Cried for the self that loved so hard and unrequited. Cried for the unfortunates that passed forgettably through his life without hope, because they simply weren't Gulf Kanawut. Cried in the knowledge that he had held his Gulf like a delicate, enigmatic azure-winged butterfly in his fist, only for him - the moment Mew's hand spread open - to flutter away on the breath of some other breeze.

And when, at last, he was finished crying - no moisture left in ducts to form another tear - he lifted the hem of his damp vest to his swollen eyes, and patted them dry.

"Enough" - Mew scolded himself sternly out loud, and with a deep, quivering breath and one last steadying snuffle, he rose to start again.

Focus on the project work, forget about everything else - it was his only way forward. A familiar routine.

He hurried to wash and dress for the day's academic activities - checking his phone to find six missed calls from Tul - and had just pulled white trainers on to depart for the meeting point at the athletics stadium, when the door to the room swung suddenly open.

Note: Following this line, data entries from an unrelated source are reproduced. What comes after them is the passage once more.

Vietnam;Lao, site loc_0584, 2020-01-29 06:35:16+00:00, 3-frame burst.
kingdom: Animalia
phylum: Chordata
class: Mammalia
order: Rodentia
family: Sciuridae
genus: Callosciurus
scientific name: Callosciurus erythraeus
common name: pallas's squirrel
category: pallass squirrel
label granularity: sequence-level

There, framed by the brighter light of the corridor behind him, stood the human form of that butterfly Gulf, struggling chaotically to hold takeaway coffees and paper bagged patisseries between one hand and his mouth, key card in the other as he propped open the door with an elbow.

"Help!" He managed to articulate through a muffled mouthful of breakfast supplies - but Mew didn't move. Was just staring at him, disbelieving, as the warmth he had felt with Gulf in his arms rushed and poured like molten, precious gold, back into his soul once again, as if filling an empty mould.

He hadn't left. He was here. He was fine.

A lopsided grin slowly spread, open and wide, across the face of the elder, eyes dancing into crescents as he was overcome by real, resurrected hopeful vitality. 

Then:

"HELP!", the younger repeated in eyebrow-raised exasperation.

And Mew was suddenly present in the room again, rushing to rescue steaming cardboard cups from Gulf's hands and lower them safely down onto the room's circular, glass topped coffee table, positioned half way between the two beds.

"Quick, let's eat and then we can go", Gulf said practically, business-like - not meeting Mew's eyes and so oblivious to the effect that that tiny word, "we", had had on his listener.

But then Mew didn't know either. Didn't know that Gulf lay awake for hours after he'd slept. Turned his body back outwards on his bed to watch his Phi - calmed by the comfort of his steady breathing - drinking in the masculine scent of him in the room. Grasping, in the winking dawn light, for any explanation of why he felt so much happiness in his heart. Because as confusion began to ebb, it was overwhelming joy that was flowing into the space left behind - he a hollow mould too. Solidifying.

Gulf was feeling things. It was...different to 'before'.

And that was why, when the hotel's multi-tasking, harassed, frizzy haired young coffee shop barista had asked which names should be written onto the two cups, he had answered, with a shy blush and an unfamiliar, soft voice:

"Just a smiley face, krub".

And smiled himself, even as he said it.